A home in the El Cenizo colonia in Laredo, TX. August 23, 2013.

Texas is one of two states in which the poverty rate declined between 2011 and 2012, according to data released late Wednesday from the U.S. Census Bureau’s American Community Survey.

The percentage of Texans living in poverty dropped from 18.5 percent to 17.9 percent, marking the first decline in the state since the recession began, in 2008. The only other state that saw its poverty rate drop was Minnesota.

Still, Texas’ poverty rate remained above the national rate, and above the state's pre-recession rate. (Check out our interactive here.) 

About one in four children in Texas lived below the poverty level — $23,492 for a family of four — in 2012, a decrease from 2011.

“It’s really encouraging that we’re moving in the right direction, but we still have a significant proportion of our population that needs help,” said Frances Deviney, who tracks child welfare at the Center for Public Policy Priorities, a liberal think tank that advocates for low-income Texans. “We’ve still got a ways to go before we get back to the healthy family economy we had before the recession.”
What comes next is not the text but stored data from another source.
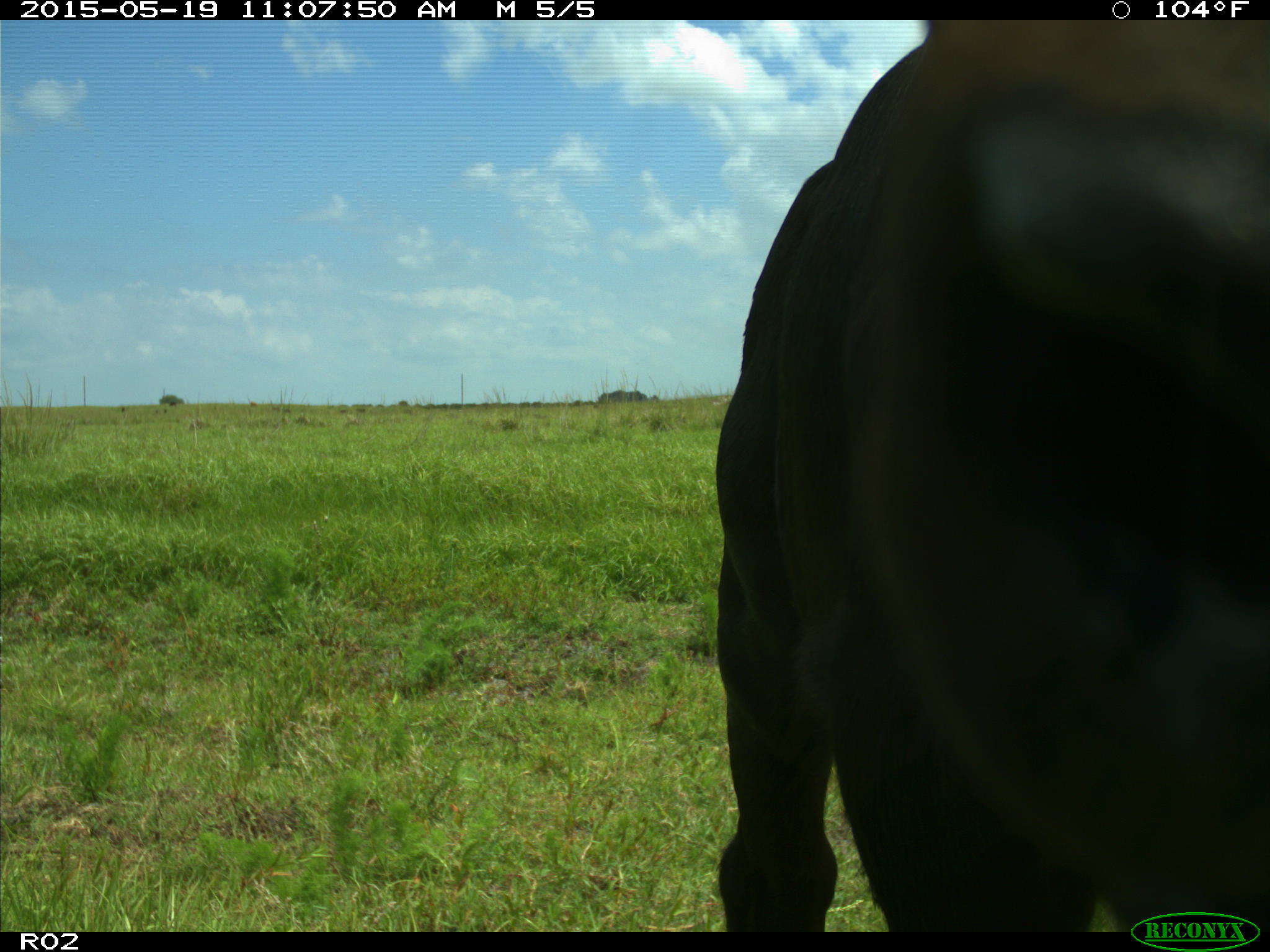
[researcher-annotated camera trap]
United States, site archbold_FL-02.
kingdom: Animalia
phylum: Chordata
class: Mammalia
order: Artiodactyla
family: Bovidae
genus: Bos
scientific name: Bos taurus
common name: domestic cow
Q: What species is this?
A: Bos taurus (domestic cow).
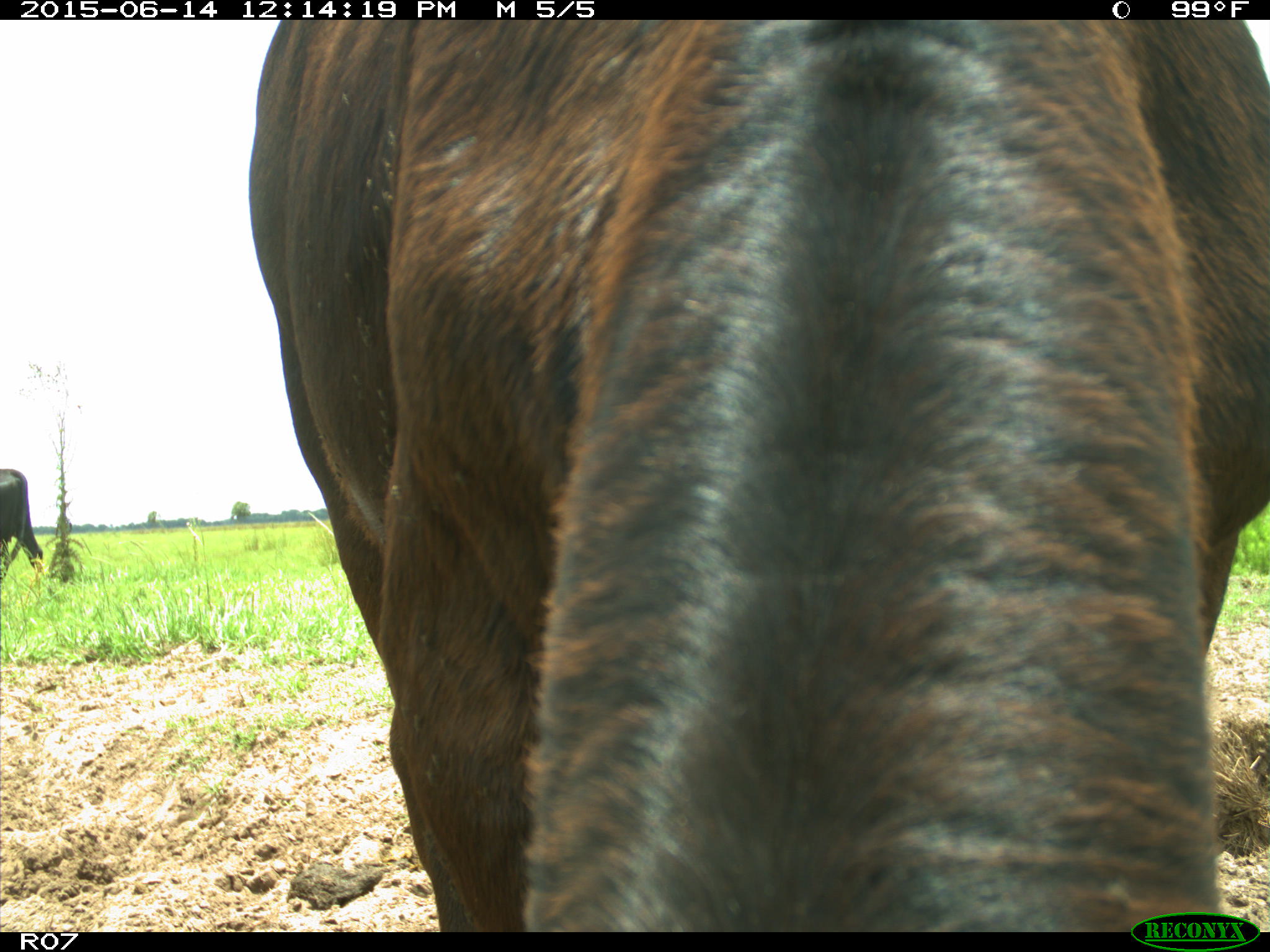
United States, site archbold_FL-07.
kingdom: Animalia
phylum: Chordata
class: Mammalia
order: Artiodactyla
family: Bovidae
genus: Bos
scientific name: Bos taurus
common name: domestic cow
Nationally, the poverty rate did not change between 2011 and 2012, staying at 15.9 percent after having increased for four years in a row, according to a census report comparing the new data to that of previous years. U.S. median household income — $51,371 in 2012 — also did not change significantly. Across the country in 2012, the poverty rate was higher and incomes were lower than in 2007, before the recession.

Among Texas’ metropolitan areas in 2012, poverty was especially high in the Rio Grande Valley, with about one in three people in the Brownsville-Harlingen and McAllen-Edinburg areas living below the poverty level.

Deviney said the poverty measure is important to look at because it’s a predictor of health, education and employment outcomes.

But Chuck DeVore, vice president of policy at the Texas Public Policy Foundation, a conservative think tank that advocates for small government, said it’s not a good measure because it fails to take into account the value of government benefits and regional differences in cost of living.

Still, he said Texas’ declining poverty rate is related to the state’s low regulatory burden for businesses and the lack of a state income tax.

“We believe this is directly connected to the fact that in Texas, people have the opportunity to work and to create businesses and to participate in the American Dream,” he said.

Fast-growing Midland, where an oil boom has brought lucrative jobs, had the highest median household income among Texas’ metropolitan areas in 2012 at $61,331.

Austin had the second-highest median household income among the state’s metro areas at $59,433, followed by Dallas at $56,954 and Houston at $55,910. Those median incomes, as well as that of Midland’s, were not statistically different from 2011. But San Antonio did see an increase in median household income, to $51,486 in 2012 from $49,599 in 2011. The lowest income among Texas’ metro areas was in Brownsville-Harlingen, at $30,953.

Texas’ median household income of $50,740 in 2012 was unchanged from the previous year. State median household incomes in 2012 ranged from $37,095 in Mississippi to $71,122 in Maryland.